── Source
You cannot write intelligently about Oklahoma City Guard Russell Westbrook during the season. It is impossible. On any given night, Westbrook could play like the dunking second-coming of Basketball Jesus, hitting shot after shot while screaming and glaring into the crowd and pounding his chest like a man possessed who has the entire NBA at his merciless fingertips. Yet just when you surely believe that Revelation time has come, and that basketball rapture is upon us all, Russ clanks four consecutive pull-up jumpers instead of JUST PASSING IT TO KEVIN DURANT, THE MVP OF THE LEAGUE AND THE BEST SCORING FORWARD TO HAVE EVER BREATHED OXYGEN as you throw your remote through your plasma screen television and maybe cry a little on your couch.

Westbrook is vastly improved, wildly fun to watch, and still plays the bi-polar brand of basketball he has both been repeatedly praised and lambasted for over the course of the last four years. He is simultaneously the great thorn in the side of the NBA’s greatest scorer and a tremendous reason the Thunder have experienced such great success over the course of the last several seasons. He is, perhaps, the most underappreciated player in the league.             

 What makes Westbrook so maddeningly difficult to comprehend and appreciate is his tendency to play like a genius and a doofus at the same time. He is at once the frosted wonderful middle of the Pop-Tart while still being the unfrosted and terrible outer edges. The total body of work comes together to make a delicious pastry, but there are still unlikable parts about it. Westbrook shot upwards of 41% from the field over the course of the last four seasons, ranked among the league leaders in assists, steals, and rebounds at his position. However, he also takes terrible shots at times, turns the ball over far too often, and occasionally costs the Thunder a win or two by making a bone-headed play at the end of the game. Westbrook puts up elite numbers, and, unfortunately, popularity in the sporting world is not as much based on numbers as it is on public perception.
────
*To do*
a - Print the portion of the Russell Westbrook piece starting at "What makes Westbrook" and ending at "on public perception.".
b - Carry on the Russell Westbrook piece from its final sentence.
The material after the Russell Westbrook piece has no connection to it.
── Collected material
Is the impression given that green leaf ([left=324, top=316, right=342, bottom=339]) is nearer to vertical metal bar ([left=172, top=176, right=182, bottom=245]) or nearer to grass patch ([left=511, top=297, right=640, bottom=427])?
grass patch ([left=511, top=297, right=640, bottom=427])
────
*Responses by task*
a -
What makes Westbrook so maddeningly difficult to comprehend and appreciate is his tendency to play like a genius and a doofus at the same time. He is at once the frosted wonderful middle of the Pop-Tart while still being the unfrosted and terrible outer edges. The total body of work comes together to make a delicious pastry, but there are still unlikable parts about it. Westbrook shot upwards of 41% from the field over the course of the last four seasons, ranked among the league leaders in assists, steals, and rebounds at his position. However, he also takes terrible shots at times, turns the ball over far too often, and occasionally costs the Thunder a win or two by making a bone-headed play at the end of the game. Westbrook puts up elite numbers, and, unfortunately, popularity in the sporting world is not as much based on numbers as it is on public perception.

b -
Perception, more than numbers or hard facts or anything else, shapes the way the basketball world views Russell Westbrook. Many basketball snobs and even common fans dislike Westbrook because he does not fit cleanly into any one position category. He has no real position on the floor. A player really unlike any other in the league, he passes and runs the team like a point-guard, scores and thinks like a shooting guard, and can defend either position equally well. Westbrook is an elite point guard and an elite shooting guard, which incidentally makes him neither. An elephant seal with eagle wings is not an elephant eagle; it is neither, it is imaginary. A point guard who shoots 20 times per game and defends both positions is not a point guard or a shooting guard; he is neither, he is Russell Westbrook. Westbrook’s on-court demeanor, however, is his premier perception problem. His playing style makes him a polarizing figure. Westbrook plays basketball the way Meek Mill raps, the way Samuel L. Jackson acts, the way my mom reacts when she realizes that I still think 69 jokes are funny—a combination of an unabashed sense of anger and screaming, a sense of disgust for everything around him, a willingness to overcome and destroy anything that stands in his way. Screaming dunks and tough finishes around the rim and ferocious rebounds, Westbrook plays furious basketball. He plays with a certain edge and derived anger that appears to be deeper than basketball, and seemingly with an attitude that he, Russell Westbrook, is the greatest human to have ever lived and that everyone else just aimlessly exists in his world. He is better than you, and he knows it. Russell Westbrook plays basketball the way most women watch the bachelor.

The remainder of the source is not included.